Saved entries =

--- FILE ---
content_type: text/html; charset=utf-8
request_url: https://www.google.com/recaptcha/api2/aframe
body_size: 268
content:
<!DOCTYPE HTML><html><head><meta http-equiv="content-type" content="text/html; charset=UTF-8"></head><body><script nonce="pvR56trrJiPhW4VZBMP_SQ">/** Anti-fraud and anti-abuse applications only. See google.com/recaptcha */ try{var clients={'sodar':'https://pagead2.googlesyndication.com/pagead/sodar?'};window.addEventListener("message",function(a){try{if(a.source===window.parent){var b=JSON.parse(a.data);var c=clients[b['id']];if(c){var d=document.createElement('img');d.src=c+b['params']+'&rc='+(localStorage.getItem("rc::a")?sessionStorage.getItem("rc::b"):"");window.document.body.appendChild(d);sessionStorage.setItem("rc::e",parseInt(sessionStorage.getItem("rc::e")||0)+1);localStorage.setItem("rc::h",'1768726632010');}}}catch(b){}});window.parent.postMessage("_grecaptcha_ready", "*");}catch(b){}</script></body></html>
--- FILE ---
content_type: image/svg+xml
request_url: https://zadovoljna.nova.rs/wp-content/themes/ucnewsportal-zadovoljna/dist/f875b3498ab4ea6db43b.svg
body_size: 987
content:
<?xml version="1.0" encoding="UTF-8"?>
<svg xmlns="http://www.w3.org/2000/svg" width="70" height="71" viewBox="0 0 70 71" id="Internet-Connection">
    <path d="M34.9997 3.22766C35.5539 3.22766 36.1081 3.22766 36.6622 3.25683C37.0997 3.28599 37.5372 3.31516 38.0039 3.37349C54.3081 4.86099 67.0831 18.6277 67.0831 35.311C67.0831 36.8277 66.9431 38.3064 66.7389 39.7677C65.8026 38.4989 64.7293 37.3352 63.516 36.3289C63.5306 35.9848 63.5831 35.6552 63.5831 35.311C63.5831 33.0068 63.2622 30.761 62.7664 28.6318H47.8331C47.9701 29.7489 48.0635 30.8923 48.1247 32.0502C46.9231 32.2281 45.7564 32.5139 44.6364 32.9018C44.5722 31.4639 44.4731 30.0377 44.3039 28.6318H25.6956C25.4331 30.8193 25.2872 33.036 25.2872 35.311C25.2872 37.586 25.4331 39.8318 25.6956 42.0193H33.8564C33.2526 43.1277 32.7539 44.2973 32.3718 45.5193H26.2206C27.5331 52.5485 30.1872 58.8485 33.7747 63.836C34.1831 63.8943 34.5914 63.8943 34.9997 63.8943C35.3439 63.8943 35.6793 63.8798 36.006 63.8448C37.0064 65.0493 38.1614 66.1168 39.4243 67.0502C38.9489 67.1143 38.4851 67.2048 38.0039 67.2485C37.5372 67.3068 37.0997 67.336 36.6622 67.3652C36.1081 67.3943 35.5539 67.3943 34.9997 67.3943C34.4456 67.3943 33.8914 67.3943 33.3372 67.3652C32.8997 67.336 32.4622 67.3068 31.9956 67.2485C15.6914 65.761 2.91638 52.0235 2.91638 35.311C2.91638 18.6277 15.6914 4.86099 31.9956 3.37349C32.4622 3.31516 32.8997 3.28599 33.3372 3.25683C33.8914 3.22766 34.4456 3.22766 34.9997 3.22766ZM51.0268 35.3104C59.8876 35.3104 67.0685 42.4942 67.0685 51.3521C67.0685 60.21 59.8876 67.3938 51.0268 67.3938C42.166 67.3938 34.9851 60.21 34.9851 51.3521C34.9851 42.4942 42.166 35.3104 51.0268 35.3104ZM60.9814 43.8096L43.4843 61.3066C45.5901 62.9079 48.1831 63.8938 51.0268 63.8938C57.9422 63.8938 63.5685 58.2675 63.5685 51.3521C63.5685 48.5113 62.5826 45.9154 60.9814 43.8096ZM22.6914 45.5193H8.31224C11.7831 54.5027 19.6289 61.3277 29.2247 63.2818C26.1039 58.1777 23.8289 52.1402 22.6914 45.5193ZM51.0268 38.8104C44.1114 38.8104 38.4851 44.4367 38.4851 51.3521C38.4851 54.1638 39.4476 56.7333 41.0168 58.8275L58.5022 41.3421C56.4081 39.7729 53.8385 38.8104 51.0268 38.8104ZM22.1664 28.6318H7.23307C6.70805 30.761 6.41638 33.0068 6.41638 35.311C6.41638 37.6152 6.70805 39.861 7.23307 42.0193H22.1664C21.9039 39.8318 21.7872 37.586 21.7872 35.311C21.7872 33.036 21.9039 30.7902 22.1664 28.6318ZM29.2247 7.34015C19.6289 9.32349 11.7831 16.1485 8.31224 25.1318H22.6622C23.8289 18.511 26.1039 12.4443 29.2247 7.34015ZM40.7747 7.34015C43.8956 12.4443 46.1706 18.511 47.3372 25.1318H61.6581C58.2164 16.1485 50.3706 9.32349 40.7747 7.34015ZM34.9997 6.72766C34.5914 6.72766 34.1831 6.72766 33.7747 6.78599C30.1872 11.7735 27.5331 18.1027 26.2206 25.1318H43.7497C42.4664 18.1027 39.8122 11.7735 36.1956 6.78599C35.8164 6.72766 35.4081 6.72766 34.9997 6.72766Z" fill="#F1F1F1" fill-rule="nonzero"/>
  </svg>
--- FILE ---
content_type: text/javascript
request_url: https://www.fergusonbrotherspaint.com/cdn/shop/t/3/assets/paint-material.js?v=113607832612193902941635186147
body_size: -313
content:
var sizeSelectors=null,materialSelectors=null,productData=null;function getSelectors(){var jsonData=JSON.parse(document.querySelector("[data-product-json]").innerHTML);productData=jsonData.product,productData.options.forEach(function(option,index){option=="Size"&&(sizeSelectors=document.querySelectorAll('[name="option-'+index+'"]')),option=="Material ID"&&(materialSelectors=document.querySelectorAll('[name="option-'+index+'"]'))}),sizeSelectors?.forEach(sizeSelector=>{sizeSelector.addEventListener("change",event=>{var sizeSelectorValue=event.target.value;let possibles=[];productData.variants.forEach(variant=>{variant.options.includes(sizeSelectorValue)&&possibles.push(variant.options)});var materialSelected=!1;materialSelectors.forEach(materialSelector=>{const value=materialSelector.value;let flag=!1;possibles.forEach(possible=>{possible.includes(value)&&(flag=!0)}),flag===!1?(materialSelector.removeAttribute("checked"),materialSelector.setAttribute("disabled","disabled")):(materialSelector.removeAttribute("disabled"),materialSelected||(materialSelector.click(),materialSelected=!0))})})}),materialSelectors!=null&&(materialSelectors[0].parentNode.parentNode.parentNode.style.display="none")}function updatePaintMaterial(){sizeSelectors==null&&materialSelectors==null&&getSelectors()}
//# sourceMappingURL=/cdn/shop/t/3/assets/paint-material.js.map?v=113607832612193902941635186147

WHAT TO PRODUCE = Take the entries and print them exactly. Keep every line.

TASK ANSWER =
--- FILE ---
content_type: text/html; charset=utf-8
request_url: https://www.google.com/recaptcha/api2/aframe
body_size: 268
content:
<!DOCTYPE HTML><html><head><meta http-equiv="content-type" content="text/html; charset=UTF-8"></head><body><script nonce="pvR56trrJiPhW4VZBMP_SQ">/** Anti-fraud and anti-abuse applications only. See google.com/recaptcha */ try{var clients={'sodar':'https://pagead2.googlesyndication.com/pagead/sodar?'};window.addEventListener("message",function(a){try{if(a.source===window.parent){var b=JSON.parse(a.data);var c=clients[b['id']];if(c){var d=document.createElement('img');d.src=c+b['params']+'&rc='+(localStorage.getItem("rc::a")?sessionStorage.getItem("rc::b"):"");window.document.body.appendChild(d);sessionStorage.setItem("rc::e",parseInt(sessionStorage.getItem("rc::e")||0)+1);localStorage.setItem("rc::h",'1768726632010');}}}catch(b){}});window.parent.postMessage("_grecaptcha_ready", "*");}catch(b){}</script></body></html>
--- FILE ---
content_type: image/svg+xml
request_url: https://zadovoljna.nova.rs/wp-content/themes/ucnewsportal-zadovoljna/dist/f875b3498ab4ea6db43b.svg
body_size: 987
content:
<?xml version="1.0" encoding="UTF-8"?>
<svg xmlns="http://www.w3.org/2000/svg" width="70" height="71" viewBox="0 0 70 71" id="Internet-Connection">
    <path d="M34.9997 3.22766C35.5539 3.22766 36.1081 3.22766 36.6622 3.25683C37.0997 3.28599 37.5372 3.31516 38.0039 3.37349C54.3081 4.86099 67.0831 18.6277 67.0831 35.311C67.0831 36.8277 66.9431 38.3064 66.7389 39.7677C65.8026 38.4989 64.7293 37.3352 63.516 36.3289C63.5306 35.9848 63.5831 35.6552 63.5831 35.311C63.5831 33.0068 63.2622 30.761 62.7664 28.6318H47.8331C47.9701 29.7489 48.0635 30.8923 48.1247 32.0502C46.9231 32.2281 45.7564 32.5139 44.6364 32.9018C44.5722 31.4639 44.4731 30.0377 44.3039 28.6318H25.6956C25.4331 30.8193 25.2872 33.036 25.2872 35.311C25.2872 37.586 25.4331 39.8318 25.6956 42.0193H33.8564C33.2526 43.1277 32.7539 44.2973 32.3718 45.5193H26.2206C27.5331 52.5485 30.1872 58.8485 33.7747 63.836C34.1831 63.8943 34.5914 63.8943 34.9997 63.8943C35.3439 63.8943 35.6793 63.8798 36.006 63.8448C37.0064 65.0493 38.1614 66.1168 39.4243 67.0502C38.9489 67.1143 38.4851 67.2048 38.0039 67.2485C37.5372 67.3068 37.0997 67.336 36.6622 67.3652C36.1081 67.3943 35.5539 67.3943 34.9997 67.3943C34.4456 67.3943 33.8914 67.3943 33.3372 67.3652C32.8997 67.336 32.4622 67.3068 31.9956 67.2485C15.6914 65.761 2.91638 52.0235 2.91638 35.311C2.91638 18.6277 15.6914 4.86099 31.9956 3.37349C32.4622 3.31516 32.8997 3.28599 33.3372 3.25683C33.8914 3.22766 34.4456 3.22766 34.9997 3.22766ZM51.0268 35.3104C59.8876 35.3104 67.0685 42.4942 67.0685 51.3521C67.0685 60.21 59.8876 67.3938 51.0268 67.3938C42.166 67.3938 34.9851 60.21 34.9851 51.3521C34.9851 42.4942 42.166 35.3104 51.0268 35.3104ZM60.9814 43.8096L43.4843 61.3066C45.5901 62.9079 48.1831 63.8938 51.0268 63.8938C57.9422 63.8938 63.5685 58.2675 63.5685 51.3521C63.5685 48.5113 62.5826 45.9154 60.9814 43.8096ZM22.6914 45.5193H8.31224C11.7831 54.5027 19.6289 61.3277 29.2247 63.2818C26.1039 58.1777 23.8289 52.1402 22.6914 45.5193ZM51.0268 38.8104C44.1114 38.8104 38.4851 44.4367 38.4851 51.3521C38.4851 54.1638 39.4476 56.7333 41.0168 58.8275L58.5022 41.3421C56.4081 39.7729 53.8385 38.8104 51.0268 38.8104ZM22.1664 28.6318H7.23307C6.70805 30.761 6.41638 33.0068 6.41638 35.311C6.41638 37.6152 6.70805 39.861 7.23307 42.0193H22.1664C21.9039 39.8318 21.7872 37.586 21.7872 35.311C21.7872 33.036 21.9039 30.7902 22.1664 28.6318ZM29.2247 7.34015C19.6289 9.32349 11.7831 16.1485 8.31224 25.1318H22.6622C23.8289 18.511 26.1039 12.4443 29.2247 7.34015ZM40.7747 7.34015C43.8956 12.4443 46.1706 18.511 47.3372 25.1318H61.6581C58.2164 16.1485 50.3706 9.32349 40.7747 7.34015ZM34.9997 6.72766C34.5914 6.72766 34.1831 6.72766 33.7747 6.78599C30.1872 11.7735 27.5331 18.1027 26.2206 25.1318H43.7497C42.4664 18.1027 39.8122 11.7735 36.1956 6.78599C35.8164 6.72766 35.4081 6.72766 34.9997 6.72766Z" fill="#F1F1F1" fill-rule="nonzero"/>
  </svg>
--- FILE ---
content_type: text/javascript
request_url: https://www.fergusonbrotherspaint.com/cdn/shop/t/3/assets/paint-material.js?v=113607832612193902941635186147
body_size: -313
content:
var sizeSelectors=null,materialSelectors=null,productData=null;function getSelectors(){var jsonData=JSON.parse(document.querySelector("[data-product-json]").innerHTML);productData=jsonData.product,productData.options.forEach(function(option,index){option=="Size"&&(sizeSelectors=document.querySelectorAll('[name="option-'+index+'"]')),option=="Material ID"&&(materialSelectors=document.querySelectorAll('[name="option-'+index+'"]'))}),sizeSelectors?.forEach(sizeSelector=>{sizeSelector.addEventListener("change",event=>{var sizeSelectorValue=event.target.value;let possibles=[];productData.variants.forEach(variant=>{variant.options.includes(sizeSelectorValue)&&possibles.push(variant.options)});var materialSelected=!1;materialSelectors.forEach(materialSelector=>{const value=materialSelector.value;let flag=!1;possibles.forEach(possible=>{possible.includes(value)&&(flag=!0)}),flag===!1?(materialSelector.removeAttribute("checked"),materialSelector.setAttribute("disabled","disabled")):(materialSelector.removeAttribute("disabled"),materialSelected||(materialSelector.click(),materialSelected=!0))})})}),materialSelectors!=null&&(materialSelectors[0].parentNode.parentNode.parentNode.style.display="none")}function updatePaintMaterial(){sizeSelectors==null&&materialSelectors==null&&getSelectors()}
//# sourceMappingURL=/cdn/shop/t/3/assets/paint-material.js.map?v=113607832612193902941635186147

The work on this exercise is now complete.